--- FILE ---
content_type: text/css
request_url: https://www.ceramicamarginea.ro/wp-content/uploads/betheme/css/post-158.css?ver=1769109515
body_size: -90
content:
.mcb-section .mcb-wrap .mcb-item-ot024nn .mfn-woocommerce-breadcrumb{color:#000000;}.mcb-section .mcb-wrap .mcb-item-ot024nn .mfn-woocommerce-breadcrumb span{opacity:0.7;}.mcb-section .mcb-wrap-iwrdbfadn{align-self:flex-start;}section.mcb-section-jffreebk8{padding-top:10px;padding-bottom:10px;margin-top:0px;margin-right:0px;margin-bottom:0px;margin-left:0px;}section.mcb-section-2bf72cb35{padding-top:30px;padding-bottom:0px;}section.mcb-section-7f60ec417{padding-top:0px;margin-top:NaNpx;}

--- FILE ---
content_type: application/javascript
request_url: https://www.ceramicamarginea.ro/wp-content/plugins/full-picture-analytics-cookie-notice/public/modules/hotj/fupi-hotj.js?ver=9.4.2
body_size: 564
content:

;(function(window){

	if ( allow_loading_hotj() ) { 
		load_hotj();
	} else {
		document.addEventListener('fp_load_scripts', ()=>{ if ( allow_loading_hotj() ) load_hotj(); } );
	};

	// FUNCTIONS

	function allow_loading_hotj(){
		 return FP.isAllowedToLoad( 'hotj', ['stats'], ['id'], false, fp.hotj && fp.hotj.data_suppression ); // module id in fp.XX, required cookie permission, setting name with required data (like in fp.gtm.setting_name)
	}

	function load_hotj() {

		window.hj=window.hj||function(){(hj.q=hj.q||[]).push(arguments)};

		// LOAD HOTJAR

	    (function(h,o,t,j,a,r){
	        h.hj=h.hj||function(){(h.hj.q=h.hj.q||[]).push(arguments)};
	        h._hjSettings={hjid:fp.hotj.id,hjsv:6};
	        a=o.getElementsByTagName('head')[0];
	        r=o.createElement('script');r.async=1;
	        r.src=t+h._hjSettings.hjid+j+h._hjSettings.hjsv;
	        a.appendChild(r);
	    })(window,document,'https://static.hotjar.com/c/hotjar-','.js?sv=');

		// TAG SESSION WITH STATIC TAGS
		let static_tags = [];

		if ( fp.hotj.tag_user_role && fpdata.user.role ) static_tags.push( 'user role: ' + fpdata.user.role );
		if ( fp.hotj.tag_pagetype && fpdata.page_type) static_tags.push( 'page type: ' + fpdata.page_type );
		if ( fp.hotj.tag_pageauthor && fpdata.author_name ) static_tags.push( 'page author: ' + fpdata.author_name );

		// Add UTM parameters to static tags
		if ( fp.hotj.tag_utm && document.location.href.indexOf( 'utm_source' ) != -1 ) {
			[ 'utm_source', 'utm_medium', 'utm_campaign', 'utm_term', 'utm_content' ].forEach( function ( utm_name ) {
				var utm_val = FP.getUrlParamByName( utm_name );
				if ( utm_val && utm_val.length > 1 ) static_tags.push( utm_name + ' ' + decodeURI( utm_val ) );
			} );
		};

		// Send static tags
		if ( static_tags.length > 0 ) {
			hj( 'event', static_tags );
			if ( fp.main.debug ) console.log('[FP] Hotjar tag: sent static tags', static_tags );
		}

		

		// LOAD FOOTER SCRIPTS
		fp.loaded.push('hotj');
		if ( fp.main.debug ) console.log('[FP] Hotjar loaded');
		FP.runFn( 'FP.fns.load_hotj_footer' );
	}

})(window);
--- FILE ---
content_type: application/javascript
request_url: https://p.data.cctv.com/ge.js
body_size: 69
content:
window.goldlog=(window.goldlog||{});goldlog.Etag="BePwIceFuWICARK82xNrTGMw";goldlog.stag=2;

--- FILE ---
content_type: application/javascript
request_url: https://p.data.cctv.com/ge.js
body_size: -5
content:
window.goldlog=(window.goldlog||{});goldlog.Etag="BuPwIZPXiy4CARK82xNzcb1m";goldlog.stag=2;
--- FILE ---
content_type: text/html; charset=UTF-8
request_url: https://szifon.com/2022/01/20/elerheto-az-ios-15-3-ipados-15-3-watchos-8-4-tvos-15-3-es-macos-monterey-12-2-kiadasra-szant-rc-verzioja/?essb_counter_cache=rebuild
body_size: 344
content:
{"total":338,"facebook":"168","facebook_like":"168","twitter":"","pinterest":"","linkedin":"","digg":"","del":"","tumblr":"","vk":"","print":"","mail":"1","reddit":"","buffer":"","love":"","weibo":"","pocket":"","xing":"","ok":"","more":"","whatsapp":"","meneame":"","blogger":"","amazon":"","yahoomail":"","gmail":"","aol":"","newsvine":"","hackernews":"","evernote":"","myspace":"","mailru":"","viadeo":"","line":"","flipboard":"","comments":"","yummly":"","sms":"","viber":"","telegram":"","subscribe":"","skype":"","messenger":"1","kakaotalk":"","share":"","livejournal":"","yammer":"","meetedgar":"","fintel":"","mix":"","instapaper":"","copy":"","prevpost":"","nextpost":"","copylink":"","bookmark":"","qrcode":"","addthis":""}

__________

■ TASK OBJECTIVE
Please transcribe all of the records, keeping every line exactly as it is.

■ TASK RESULT
--- FILE ---
content_type: text/css
request_url: https://www.ceramicamarginea.ro/wp-content/uploads/betheme/css/post-158.css?ver=1769109515
body_size: -90
content:
.mcb-section .mcb-wrap .mcb-item-ot024nn .mfn-woocommerce-breadcrumb{color:#000000;}.mcb-section .mcb-wrap .mcb-item-ot024nn .mfn-woocommerce-breadcrumb span{opacity:0.7;}.mcb-section .mcb-wrap-iwrdbfadn{align-self:flex-start;}section.mcb-section-jffreebk8{padding-top:10px;padding-bottom:10px;margin-top:0px;margin-right:0px;margin-bottom:0px;margin-left:0px;}section.mcb-section-2bf72cb35{padding-top:30px;padding-bottom:0px;}section.mcb-section-7f60ec417{padding-top:0px;margin-top:NaNpx;}

--- FILE ---
content_type: application/javascript
request_url: https://www.ceramicamarginea.ro/wp-content/plugins/full-picture-analytics-cookie-notice/public/modules/hotj/fupi-hotj.js?ver=9.4.2
body_size: 564
content:

;(function(window){

	if ( allow_loading_hotj() ) { 
		load_hotj();
	} else {
		document.addEventListener('fp_load_scripts', ()=>{ if ( allow_loading_hotj() ) load_hotj(); } );
	};

	// FUNCTIONS

	function allow_loading_hotj(){
		 return FP.isAllowedToLoad( 'hotj', ['stats'], ['id'], false, fp.hotj && fp.hotj.data_suppression ); // module id in fp.XX, required cookie permission, setting name with required data (like in fp.gtm.setting_name)
	}

	function load_hotj() {

		window.hj=window.hj||function(){(hj.q=hj.q||[]).push(arguments)};

		// LOAD HOTJAR

	    (function(h,o,t,j,a,r){
	        h.hj=h.hj||function(){(h.hj.q=h.hj.q||[]).push(arguments)};
	        h._hjSettings={hjid:fp.hotj.id,hjsv:6};
	        a=o.getElementsByTagName('head')[0];
	        r=o.createElement('script');r.async=1;
	        r.src=t+h._hjSettings.hjid+j+h._hjSettings.hjsv;
	        a.appendChild(r);
	    })(window,document,'https://static.hotjar.com/c/hotjar-','.js?sv=');

		// TAG SESSION WITH STATIC TAGS
		let static_tags = [];

		if ( fp.hotj.tag_user_role && fpdata.user.role ) static_tags.push( 'user role: ' + fpdata.user.role );
		if ( fp.hotj.tag_pagetype && fpdata.page_type) static_tags.push( 'page type: ' + fpdata.page_type );
		if ( fp.hotj.tag_pageauthor && fpdata.author_name ) static_tags.push( 'page author: ' + fpdata.author_name );

		// Add UTM parameters to static tags
		if ( fp.hotj.tag_utm && document.location.href.indexOf( 'utm_source' ) != -1 ) {
			[ 'utm_source', 'utm_medium', 'utm_campaign', 'utm_term', 'utm_content' ].forEach( function ( utm_name ) {
				var utm_val = FP.getUrlParamByName( utm_name );
				if ( utm_val && utm_val.length > 1 ) static_tags.push( utm_name + ' ' + decodeURI( utm_val ) );
			} );
		};

		// Send static tags
		if ( static_tags.length > 0 ) {
			hj( 'event', static_tags );
			if ( fp.main.debug ) console.log('[FP] Hotjar tag: sent static tags', static_tags );
		}

		

		// LOAD FOOTER SCRIPTS
		fp.loaded.push('hotj');
		if ( fp.main.debug ) console.log('[FP] Hotjar loaded');
		FP.runFn( 'FP.fns.load_hotj_footer' );
	}

})(window);
--- FILE ---
content_type: application/javascript
request_url: https://p.data.cctv.com/ge.js
body_size: 69
content:
window.goldlog=(window.goldlog||{});goldlog.Etag="BePwIceFuWICARK82xNrTGMw";goldlog.stag=2;

--- FILE ---
content_type: application/javascript
request_url: https://p.data.cctv.com/ge.js
body_size: -5
content:
window.goldlog=(window.goldlog||{});goldlog.Etag="BuPwIZPXiy4CARK82xNzcb1m";goldlog.stag=2;
--- FILE ---
content_type: text/html; charset=UTF-8
request_url: https://szifon.com/2022/01/20/elerheto-az-ios-15-3-ipados-15-3-watchos-8-4-tvos-15-3-es-macos-monterey-12-2-kiadasra-szant-rc-verzioja/?essb_counter_cache=rebuild
body_size: 344
content:
{"total":338,"facebook":"168","facebook_like":"168","twitter":"","pinterest":"","linkedin":"","digg":"","del":"","tumblr":"","vk":"","print":"","mail":"1","reddit":"","buffer":"","love":"","weibo":"","pocket":"","xing":"","ok":"","more":"","whatsapp":"","meneame":"","blogger":"","amazon":"","yahoomail":"","gmail":"","aol":"","newsvine":"","hackernews":"","evernote":"","myspace":"","mailru":"","viadeo":"","line":"","flipboard":"","comments":"","yummly":"","sms":"","viber":"","telegram":"","subscribe":"","skype":"","messenger":"1","kakaotalk":"","share":"","livejournal":"","yammer":"","meetedgar":"","fintel":"","mix":"","instapaper":"","copy":"","prevpost":"","nextpost":"","copylink":"","bookmark":"","qrcode":"","addthis":""}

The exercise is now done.